**TEXT PASSAGE**
============

Strength, and it limits, are the obsessions of Asbury Fox, the main character in Flannery O’Connor’s short story “The Enduring Chill.” At twenty-five, Asbury returns from New York City to his country hometown a tragic figure”a failed writer, a half-baked ideologue, and a loveless man”who, after trying and failing to control his own life, struggles to control his own death, orchestrating the perfect finale for a misunderstood artist surrounded by tone-deaf cretins and, what’s worse, family.

Asbury is apparently dying of a mysterious chill that has sapped his strength and left him almost unable to move. Although ignorant of the true cause of his illness, Asbury imagines that Art is coming to take his soul as a recompense for a life of genius frustrated by his mother’s provincial narrow-mindedness. But while Art remains distant, he finds himself all too close to an ominous water stain on the ceiling above his bed in the shape of a “fierce bird with spread wings” bearing an icicle in its mouth.

As he worsens, he attempts to craft his death into his last work of art, a last culminating experience that would give meaning to his entire life. He fills two notebooks with “such a letter as Kafka had addressed to his father” that his mother is to discover and read after his death, thereby leaving her with “an enduring chill” about her wretchedness.

============

**PROVIDED MATERIAL**
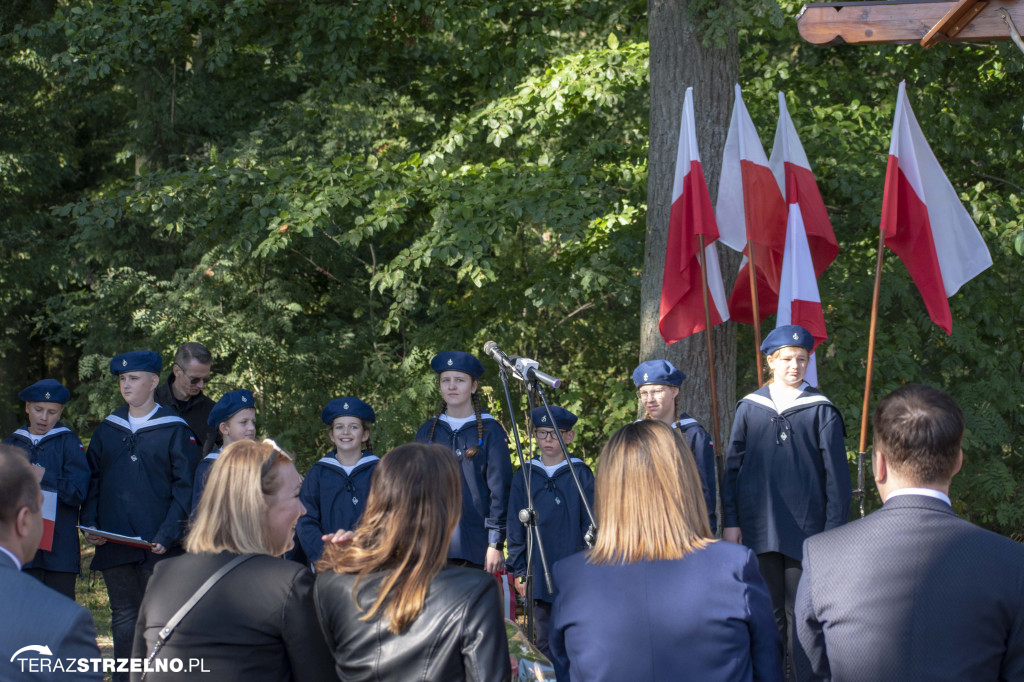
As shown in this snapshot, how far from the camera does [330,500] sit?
16.6 ft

============

**WRITTEN TASK 1**
Could you rewrite the essay on Asbury Fox between "As he worsens, he" and "about her wretchedness.", inclusive, changing "notebooks" to "journals"?
**WRITTEN TASK 2**
Can you continue the essay on Asbury Fox, picking up after its final sentence?

**EXERCISE OUTPUT 1**
As he worsens, he attempts to craft his death into his last work of art, a last culminating experience that would give meaning to his entire life. He fills two journals with “such a letter as Kafka had addressed to his father” that his mother is to discover and read after his death, thereby leaving her with “an enduring chill” about her wretchedness.

**EXERCISE OUTPUT 2**
He also sends for a Jesuit, whom he hopes to engage in cynical, urbane debate about “the myth of the dying god.” Instead he gets a red-faced, half-blind Father Finn, who knows nothing of Joyce and spends his time grilling Asbury on the Baltimore Catechism, commanding him to pray because “God does not send the Holy Ghost to those who don’t ask for Him.”

His last effort is to express his solidarity with the black farmhands his mother employs. The year before he had made a similar gambit by working in the dairy with them and encouraging them to break his mother’s rules by smoking and drinking fresh raw milk. But his final act fails, too, as the farmhands awkwardly toss off assurances that Asbury looks fine and will be back on his feet in no time.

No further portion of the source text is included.